The fish, a handsome 3-pound rockfish or striped bass, came from Faidley's Seafood. This was a wild, or "God-made" rockfish, as opposed to the farm-raised variety. Later while walking through the market, I noticed there were plenty of wild rockfish for sale at various fish stands in the market.
How people in Baltimore choose their fish merchant is a fascinating subject to me. Some seem to chose a merchant based on the price of the fish. Some seem to base the decision on the location of the fish stand, that is on how far they have to carry the fish home.
I hop around from city market to city market and make my fish purchases based on geographic loyalty. At the Lexington Market for instance, I buy fish from Bill Devine, the crusty proprietor of Faidley's, because he and I hail from that stronghold of seafood connoisseurs -- Kansas. I'm not sure if it is true that all the world's big seafood eaters grew up in the Midwest. But I do know that after years of eating frozen fish covered in batter, I moved out here and got a new understanding of why so many people are crammed into the East Coast cities. They want to be near the good fish markets.
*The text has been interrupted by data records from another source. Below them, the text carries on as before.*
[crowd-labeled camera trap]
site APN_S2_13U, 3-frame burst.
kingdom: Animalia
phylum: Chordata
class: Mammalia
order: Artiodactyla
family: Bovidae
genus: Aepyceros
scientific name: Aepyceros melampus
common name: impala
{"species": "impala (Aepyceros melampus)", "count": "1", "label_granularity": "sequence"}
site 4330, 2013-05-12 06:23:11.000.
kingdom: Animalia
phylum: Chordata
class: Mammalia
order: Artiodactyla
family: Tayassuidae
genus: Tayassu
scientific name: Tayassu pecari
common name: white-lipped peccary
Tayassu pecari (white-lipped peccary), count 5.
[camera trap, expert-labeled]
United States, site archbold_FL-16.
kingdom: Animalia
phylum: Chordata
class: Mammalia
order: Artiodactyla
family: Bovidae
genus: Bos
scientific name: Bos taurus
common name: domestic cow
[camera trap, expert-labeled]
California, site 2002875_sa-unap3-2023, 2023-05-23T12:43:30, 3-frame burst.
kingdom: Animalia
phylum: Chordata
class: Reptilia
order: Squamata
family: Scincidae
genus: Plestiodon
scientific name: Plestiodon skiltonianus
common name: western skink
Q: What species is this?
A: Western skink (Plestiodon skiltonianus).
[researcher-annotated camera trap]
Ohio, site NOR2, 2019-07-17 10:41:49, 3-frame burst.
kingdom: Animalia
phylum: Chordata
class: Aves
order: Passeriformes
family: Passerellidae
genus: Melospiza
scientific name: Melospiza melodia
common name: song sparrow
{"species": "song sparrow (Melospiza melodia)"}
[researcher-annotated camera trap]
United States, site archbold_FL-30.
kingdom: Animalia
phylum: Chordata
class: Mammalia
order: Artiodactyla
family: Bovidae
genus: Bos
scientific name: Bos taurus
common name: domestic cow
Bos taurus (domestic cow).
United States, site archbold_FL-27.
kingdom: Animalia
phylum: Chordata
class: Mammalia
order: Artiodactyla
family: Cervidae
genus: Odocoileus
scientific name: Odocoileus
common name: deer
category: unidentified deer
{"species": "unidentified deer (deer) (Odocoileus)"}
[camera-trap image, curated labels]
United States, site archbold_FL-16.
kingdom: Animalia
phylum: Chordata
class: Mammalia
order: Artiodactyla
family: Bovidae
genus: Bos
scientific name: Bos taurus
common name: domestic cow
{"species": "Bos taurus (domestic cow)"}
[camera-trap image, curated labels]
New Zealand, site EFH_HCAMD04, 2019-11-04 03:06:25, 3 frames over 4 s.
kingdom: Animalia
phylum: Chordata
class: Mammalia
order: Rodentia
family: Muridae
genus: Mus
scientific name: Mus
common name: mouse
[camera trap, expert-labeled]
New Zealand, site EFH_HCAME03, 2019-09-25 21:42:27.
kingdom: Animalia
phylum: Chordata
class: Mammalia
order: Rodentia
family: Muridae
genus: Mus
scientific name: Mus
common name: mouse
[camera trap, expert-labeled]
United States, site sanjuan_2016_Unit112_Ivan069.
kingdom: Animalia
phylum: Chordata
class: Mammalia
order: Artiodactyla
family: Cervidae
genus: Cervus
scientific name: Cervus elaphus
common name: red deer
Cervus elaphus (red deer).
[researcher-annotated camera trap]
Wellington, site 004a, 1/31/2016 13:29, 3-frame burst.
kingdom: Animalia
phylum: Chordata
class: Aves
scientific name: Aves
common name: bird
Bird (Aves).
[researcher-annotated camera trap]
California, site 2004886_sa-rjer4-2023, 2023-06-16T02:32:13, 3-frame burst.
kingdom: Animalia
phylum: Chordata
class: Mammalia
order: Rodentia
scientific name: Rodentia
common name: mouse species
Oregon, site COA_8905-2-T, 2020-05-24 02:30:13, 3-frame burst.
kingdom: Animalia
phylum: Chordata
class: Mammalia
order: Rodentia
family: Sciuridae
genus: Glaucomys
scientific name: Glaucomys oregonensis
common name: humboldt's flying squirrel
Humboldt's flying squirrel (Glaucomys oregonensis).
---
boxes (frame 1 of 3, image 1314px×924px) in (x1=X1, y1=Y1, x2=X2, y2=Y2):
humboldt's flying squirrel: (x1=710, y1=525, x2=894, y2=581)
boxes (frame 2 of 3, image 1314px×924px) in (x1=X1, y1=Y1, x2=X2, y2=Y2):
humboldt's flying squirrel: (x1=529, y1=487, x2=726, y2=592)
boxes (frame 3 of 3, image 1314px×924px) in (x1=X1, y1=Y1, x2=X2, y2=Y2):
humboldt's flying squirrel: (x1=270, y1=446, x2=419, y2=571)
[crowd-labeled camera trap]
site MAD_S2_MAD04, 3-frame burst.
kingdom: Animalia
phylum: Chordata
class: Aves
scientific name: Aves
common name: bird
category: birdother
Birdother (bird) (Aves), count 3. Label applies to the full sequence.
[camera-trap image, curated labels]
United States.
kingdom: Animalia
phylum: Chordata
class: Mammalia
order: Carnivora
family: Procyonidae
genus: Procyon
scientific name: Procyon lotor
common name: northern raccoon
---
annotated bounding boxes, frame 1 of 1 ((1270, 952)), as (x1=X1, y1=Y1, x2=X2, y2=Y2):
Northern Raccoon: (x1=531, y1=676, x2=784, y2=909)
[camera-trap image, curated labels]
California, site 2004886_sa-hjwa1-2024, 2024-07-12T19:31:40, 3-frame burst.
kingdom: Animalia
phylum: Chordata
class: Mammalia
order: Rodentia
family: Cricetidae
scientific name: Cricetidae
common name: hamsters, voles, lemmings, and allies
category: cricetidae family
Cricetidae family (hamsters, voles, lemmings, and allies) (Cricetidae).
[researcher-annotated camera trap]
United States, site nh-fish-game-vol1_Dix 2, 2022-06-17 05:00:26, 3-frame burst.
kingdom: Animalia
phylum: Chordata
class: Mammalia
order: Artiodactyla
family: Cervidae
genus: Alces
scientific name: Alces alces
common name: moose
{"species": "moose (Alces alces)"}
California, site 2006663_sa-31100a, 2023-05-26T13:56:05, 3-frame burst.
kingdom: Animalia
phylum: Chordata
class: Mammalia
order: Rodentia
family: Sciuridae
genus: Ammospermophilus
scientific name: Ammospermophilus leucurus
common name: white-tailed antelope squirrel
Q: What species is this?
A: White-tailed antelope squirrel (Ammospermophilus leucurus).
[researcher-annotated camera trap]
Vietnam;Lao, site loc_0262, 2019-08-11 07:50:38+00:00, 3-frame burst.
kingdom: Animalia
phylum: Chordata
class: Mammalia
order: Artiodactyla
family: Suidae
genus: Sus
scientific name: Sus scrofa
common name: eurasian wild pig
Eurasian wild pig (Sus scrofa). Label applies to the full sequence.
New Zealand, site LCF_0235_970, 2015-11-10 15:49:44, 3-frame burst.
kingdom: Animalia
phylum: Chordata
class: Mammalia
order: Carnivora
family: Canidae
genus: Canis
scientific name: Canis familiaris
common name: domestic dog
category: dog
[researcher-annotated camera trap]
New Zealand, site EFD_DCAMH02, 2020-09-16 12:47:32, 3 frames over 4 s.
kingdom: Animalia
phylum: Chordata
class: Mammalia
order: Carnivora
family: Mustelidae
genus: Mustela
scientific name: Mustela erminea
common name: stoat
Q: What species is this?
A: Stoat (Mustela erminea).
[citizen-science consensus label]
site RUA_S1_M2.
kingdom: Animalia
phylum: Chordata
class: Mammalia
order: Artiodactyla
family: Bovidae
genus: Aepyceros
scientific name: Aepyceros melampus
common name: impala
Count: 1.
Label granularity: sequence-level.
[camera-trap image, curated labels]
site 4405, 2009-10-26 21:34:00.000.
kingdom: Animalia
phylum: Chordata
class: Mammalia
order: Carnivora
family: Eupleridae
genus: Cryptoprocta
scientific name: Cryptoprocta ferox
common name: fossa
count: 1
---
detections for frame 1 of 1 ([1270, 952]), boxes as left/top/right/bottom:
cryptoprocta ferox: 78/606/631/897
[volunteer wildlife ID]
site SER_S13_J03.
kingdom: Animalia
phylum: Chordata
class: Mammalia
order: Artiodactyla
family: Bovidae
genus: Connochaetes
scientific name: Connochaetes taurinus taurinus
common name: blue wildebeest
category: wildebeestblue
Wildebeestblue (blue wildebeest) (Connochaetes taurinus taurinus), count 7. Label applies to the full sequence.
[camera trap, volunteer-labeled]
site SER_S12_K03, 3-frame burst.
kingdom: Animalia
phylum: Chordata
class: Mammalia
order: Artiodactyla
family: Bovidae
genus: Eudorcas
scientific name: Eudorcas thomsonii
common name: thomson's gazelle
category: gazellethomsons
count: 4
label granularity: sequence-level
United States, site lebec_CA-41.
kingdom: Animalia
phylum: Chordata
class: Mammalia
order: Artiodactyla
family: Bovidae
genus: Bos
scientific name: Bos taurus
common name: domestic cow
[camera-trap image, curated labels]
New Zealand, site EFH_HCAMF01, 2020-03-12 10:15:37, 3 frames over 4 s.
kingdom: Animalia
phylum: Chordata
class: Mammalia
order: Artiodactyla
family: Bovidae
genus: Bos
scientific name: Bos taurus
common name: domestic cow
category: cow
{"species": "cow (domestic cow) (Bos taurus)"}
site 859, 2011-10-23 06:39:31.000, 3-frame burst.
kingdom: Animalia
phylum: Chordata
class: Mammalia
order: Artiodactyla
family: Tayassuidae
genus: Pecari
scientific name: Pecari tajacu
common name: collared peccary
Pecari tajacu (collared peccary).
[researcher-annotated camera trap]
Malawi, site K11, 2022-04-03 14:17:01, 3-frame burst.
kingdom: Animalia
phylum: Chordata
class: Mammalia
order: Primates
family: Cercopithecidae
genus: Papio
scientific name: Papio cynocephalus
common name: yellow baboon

We brought the rockfish home from the market and cooked it that night using a recipe that is one of our favorites, Pesce ai ferri alla moda dell'Adriatico . Loosely translated that means fish broiled the Adriatic way. It comes from Marcella Hazan's 1978 book, "The Classic Italian Cookbook." Mrs. Hazan hails from Italy, near Bologna. Even though she missed growing up in the Midwest, or buying seafood in Baltimore, she too is a major fan of fresh fish.
When cooking fish, she advocates using fresh ingredients, and a very hot fire.
Over the years, we must have made her "pesce ai ferri alla moda dell'Adriatico" about two dozen times.
But it never came out better than it did the other night. Why the same recipe tastes better one time than another is a question cooks often debate. But in this case the answer was clear. The fish tasted better because the weather was colder.
Fish broiled the Adriatic way
Serves 4
3 pound fish, whole with head on
2 teaspoons salt
1/4 cup olive oil
2 tablespoons lemon juice
6 tablespoons fine, dry, unflavored bread crumbs
Have whole fish cleaned, and scaled. Wash it in cold water, and dry thoroughly on paper towels.
Salt fish on both sides, put it on platter, add the olive oil and lemon juice. Turn fish two or three times, coating it well. Add the bread crumbs, turning fish to coat both sides. Marinate for 1 to 2 hours at room temperature.
Heat oven broiler to maximum at least 15 minutes before cooking.
Put fish in oven-proof dish and place 4 or 5 inches away from the source of the heat. Broil on both sides until done. (Cooking times vary greatly, but a 3-pound striped bass should be done in about 20-25 minutes. The flesh should come away easily from the bone and show no traces of raw, pink color.) Baste the fish occasionally with lemon juice and olive oil while it broils. Serving piping hot.
(From "The Classic Italian Cookbook" by Marcella Hazan, Knopf, 1978.)